A single Browser Use agent handles one task at a time. One Chromium instance, one LLM call chain, one output. That's fine for ad-hoc automation scripts. It's completely inadequate when you need to scrape 10,000 product pages, run a nightly data extraction pipeline across 200 URLs, or process a continuous stream of user-submitted tasks. You need a queue.

Celery with Redis is the most battle-tested pattern in the Python ecosystem for this exact problem. Here's how the architecture fits together: Redis acts as both the message broker (tasks go in, workers pull them out) and the result backend (agent outputs are stored until your application retrieves them). Each Celery worker process wraps a single Browser Use agent — one worker = one Chromium instance = one concurrent task. Scale horizontally by adding more workers, up to the memory limits of your host machine. Flower provides a real-time dashboard showing queue depth, worker status, task success/failure rates, and per-task execution time — essential for spotting when a particular website or task type is degrading your throughput.

Resource budgeting is where most scaling attempts fail. A headless Chromium instance needs roughly 500MB of RAM at steady state, spiking to 800MB during complex page loads. A headful instance (with Xvfb, see Chapter 3) needs 700MB to 1GB. If you're running a 16GB VM, you can safely run 8-12 headless agents — but only if you account for OS overhead, the Celery worker processes themselves, and the fact that Chromium never releases memory to the OS (it holds onto freed pages internally). The LLM API calls are I/O-bound, not CPU-heavy, so CPU is rarely the bottleneck. The real constraint is almost always RAM and the number of concurrent Chromium processes your kernel can handle before context switching overhead overtakes any throughput gains.

For GPU-accelerated deployments (e.g., running the open-source bu-2-0 model locally via vLLM), you have a second dimension to budget: VRAM. Each concurrent LLM inference stream uses a fixed amount of GPU memory based on model size and context length. The full chapter includes a budgeting worksheet that takes your target tasks-per-hour, works backward to the number of concurrent agents you need, and outputs the exact VM instance type and GPU configuration required.

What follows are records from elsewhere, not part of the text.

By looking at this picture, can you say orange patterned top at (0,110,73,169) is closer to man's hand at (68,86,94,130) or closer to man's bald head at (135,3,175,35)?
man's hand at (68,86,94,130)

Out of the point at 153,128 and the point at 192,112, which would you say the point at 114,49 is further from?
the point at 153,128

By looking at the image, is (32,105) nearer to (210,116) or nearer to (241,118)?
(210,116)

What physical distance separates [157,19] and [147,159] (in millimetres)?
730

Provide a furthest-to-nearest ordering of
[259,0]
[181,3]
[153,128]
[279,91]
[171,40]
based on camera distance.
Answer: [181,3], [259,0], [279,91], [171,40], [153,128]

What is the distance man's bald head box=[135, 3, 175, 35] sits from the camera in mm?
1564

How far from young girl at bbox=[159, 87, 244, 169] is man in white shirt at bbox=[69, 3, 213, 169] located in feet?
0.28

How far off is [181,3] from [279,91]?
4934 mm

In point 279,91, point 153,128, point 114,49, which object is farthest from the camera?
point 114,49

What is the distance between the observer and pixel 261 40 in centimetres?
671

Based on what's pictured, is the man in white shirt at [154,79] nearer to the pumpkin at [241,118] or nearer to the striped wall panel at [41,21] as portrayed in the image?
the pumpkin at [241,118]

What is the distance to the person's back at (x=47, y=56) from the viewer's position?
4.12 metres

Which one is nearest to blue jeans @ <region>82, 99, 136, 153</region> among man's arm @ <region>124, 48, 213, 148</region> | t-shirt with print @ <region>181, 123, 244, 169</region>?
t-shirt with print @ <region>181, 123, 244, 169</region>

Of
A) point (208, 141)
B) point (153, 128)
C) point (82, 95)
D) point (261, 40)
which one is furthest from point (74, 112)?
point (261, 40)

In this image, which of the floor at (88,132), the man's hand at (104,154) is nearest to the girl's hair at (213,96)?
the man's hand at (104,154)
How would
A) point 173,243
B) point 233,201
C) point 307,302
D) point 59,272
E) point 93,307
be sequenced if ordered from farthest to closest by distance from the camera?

# celery_app.py — Minimal Celery task wrapping a Browser Use agent
from celery import Celery
from browser_use import Agent, Browser
from langchain_anthropic import ChatAnthropic
import asyncio

app = Celery("browser_tasks", broker="redis://localhost:6379/0")
app.conf.result_backend = "redis://localhost:6379/0"
app.conf.worker_concurrency = 1
app.conf.task_acks_late = True

@app.task(bind=True, max_retries=2, default_retry_delay=60)
def run_browser_task(self, url: str, instruction: str):
    """Run one Browser Use task. One task = one Chromium instance."""
    async def _run():
        browser = Browser(headless=True)
        llm = ChatAnthropic(
            model="claude-sonnet-4-20250514",
            temperature=0.0,
        )
        agent = Agent(task=instruction, llm=llm, browser=browser)
        result = await agent.run()
        await browser.close()
        return result

    try:
        return asyncio.run(_run())
    except Exception as exc:
        raise self.retry(exc=exc, countdown=120)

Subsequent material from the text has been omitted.